Setting It Into Motion
You’d like to get that (snow)ball rolling. The three principles I’ve found time and again to be required to achieve that are Egoless Peer Feedback, the existence of a Professional Improvement Platform, and a high Communication Focus.
- Egoless Peer Feedback is often bootstrapped in the form of pull request reviews that are helpful and open across ranks and sometimes teams. As the leader, you might need to make sure the feedback is never ad hominem and focuses on the right kind of culture you are trying to cultivate. Have everyone in the team involved. A junior engineer might not be the only one approving code, but she can participate in the review.
- A Professional Improvement Platform takes many forms and tends to change as engineering organizations grow. The critical aspect of it is that the team regularly invests the time in discussing its own and other tools, processes, approaches, and so on. It can be during the sprint retrospective, which already takes place every few weeks. Sometimes teams have regular tech lunches, tech talks, and book/article clubs to discuss these. Start with something, send the calendar invite, and set it to repeat. If the team is small, you might need to lead these in the beginning. However, I recommend sharing the responsibility with others in the group as soon as possible.

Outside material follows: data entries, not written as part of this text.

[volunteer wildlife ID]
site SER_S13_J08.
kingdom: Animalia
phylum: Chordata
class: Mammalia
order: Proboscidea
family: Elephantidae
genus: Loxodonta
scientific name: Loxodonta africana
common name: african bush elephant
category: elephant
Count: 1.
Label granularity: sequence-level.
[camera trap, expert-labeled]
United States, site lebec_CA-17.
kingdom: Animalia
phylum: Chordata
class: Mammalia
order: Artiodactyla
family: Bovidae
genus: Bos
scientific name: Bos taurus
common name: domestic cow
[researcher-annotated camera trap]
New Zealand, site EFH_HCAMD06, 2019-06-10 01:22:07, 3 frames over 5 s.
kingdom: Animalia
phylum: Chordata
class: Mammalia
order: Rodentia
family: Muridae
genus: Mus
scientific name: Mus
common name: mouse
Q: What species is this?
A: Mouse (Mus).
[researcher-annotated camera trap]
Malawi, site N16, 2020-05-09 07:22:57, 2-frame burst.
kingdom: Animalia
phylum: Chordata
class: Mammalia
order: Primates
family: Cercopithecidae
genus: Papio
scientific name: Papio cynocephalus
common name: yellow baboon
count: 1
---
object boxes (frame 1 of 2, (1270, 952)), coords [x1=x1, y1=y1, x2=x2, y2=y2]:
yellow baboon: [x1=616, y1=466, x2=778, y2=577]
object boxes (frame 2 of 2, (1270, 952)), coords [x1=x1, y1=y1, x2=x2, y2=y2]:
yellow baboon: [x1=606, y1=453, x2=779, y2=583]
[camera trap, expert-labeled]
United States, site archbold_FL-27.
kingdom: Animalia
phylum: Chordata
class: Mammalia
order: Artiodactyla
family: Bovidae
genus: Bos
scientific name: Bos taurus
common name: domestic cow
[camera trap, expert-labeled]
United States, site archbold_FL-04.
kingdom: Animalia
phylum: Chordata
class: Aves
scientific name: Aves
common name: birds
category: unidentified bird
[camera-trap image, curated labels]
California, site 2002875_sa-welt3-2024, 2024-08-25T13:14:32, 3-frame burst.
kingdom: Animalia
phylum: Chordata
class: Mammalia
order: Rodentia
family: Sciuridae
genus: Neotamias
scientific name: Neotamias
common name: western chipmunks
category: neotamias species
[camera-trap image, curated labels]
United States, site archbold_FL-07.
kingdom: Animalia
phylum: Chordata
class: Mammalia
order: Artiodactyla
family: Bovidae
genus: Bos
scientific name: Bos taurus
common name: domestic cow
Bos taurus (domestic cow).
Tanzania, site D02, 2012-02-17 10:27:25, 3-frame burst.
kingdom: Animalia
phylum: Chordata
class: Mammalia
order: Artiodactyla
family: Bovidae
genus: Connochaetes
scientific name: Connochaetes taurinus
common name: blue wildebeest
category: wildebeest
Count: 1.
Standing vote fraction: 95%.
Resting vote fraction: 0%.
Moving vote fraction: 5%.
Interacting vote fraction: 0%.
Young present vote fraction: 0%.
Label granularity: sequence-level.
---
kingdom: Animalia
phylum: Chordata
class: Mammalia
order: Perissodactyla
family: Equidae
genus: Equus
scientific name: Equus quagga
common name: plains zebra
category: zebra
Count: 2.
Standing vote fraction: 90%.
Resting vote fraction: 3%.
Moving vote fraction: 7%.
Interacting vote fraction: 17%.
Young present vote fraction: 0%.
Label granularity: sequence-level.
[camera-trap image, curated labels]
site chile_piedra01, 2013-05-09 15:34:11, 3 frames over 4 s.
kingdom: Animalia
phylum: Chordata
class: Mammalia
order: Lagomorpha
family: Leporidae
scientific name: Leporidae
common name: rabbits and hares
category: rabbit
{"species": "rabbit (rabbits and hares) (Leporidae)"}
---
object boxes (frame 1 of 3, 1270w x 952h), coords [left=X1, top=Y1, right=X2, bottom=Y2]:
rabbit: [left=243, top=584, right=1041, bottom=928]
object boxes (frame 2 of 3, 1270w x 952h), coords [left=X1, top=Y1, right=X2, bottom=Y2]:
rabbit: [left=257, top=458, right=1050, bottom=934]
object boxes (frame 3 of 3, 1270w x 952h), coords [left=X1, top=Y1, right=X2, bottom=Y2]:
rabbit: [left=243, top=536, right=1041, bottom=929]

- Communication Focus refers to the habit of formulating clear and succinct summaries of approaches and decisions. Not everyone can or should attend each discussion, especially in remote or hybrid work situations. Taking the time to put down decisions in writing (e.g., using ADRs for tech decisions) maintains transparency and openness for discussion.
As the snowball is rolling and expanding, you might notice some obstacles on its path. Here are the frequent offenders:
Blitz Mode: If you are always burning the midnight oil then the team is not likely to have the time and mental capacity to invest in becoming better. People rarely grow when they are under constant pressure. I find it is a bit like working out. You have to incorporate quality rest time and sometimes even schedule “deloads.” If you’re often blitzing, you have no chance of creating a culture of growth and professionalism.
Goals and Goals Alone: Very similar to blitz mode but frequent enough that I thought it worthwhile to mention by itself. Some teams focus on achieving their goals and shy away from anything that doesn’t seem to immediately move the needle and get them closer to these goals. It might not be as intense as working in blitz, but it still locks people squarely in their comfort zones. A delicate balance must be kept to ensure your team can also invest in its long-term capabilities and not just sprint towards short-term results.
Tech Focus: The other side of the coin of the previous point. Theoretically, the snowball can grow out of hand, and the team starts wasting time doing tech for tech’s sake. You should be aware of this possibility and ensure you track where your developers end up on the Tech-Product continuum. I’ve written more about ways to tackle it here.
Gatekeeping: A subtle detractor for the snowball is when the team, as it grows, does not immediately accept new hires to the “professionalism circle.” Ensure that as part of your onboarding, every new hire is made privy of the habits, rules, and culture, and invited to participate.
All these together should allow kickstarting this process of setting a professionalism bar that’s shared across the organization and having the team slowly raise it by itself.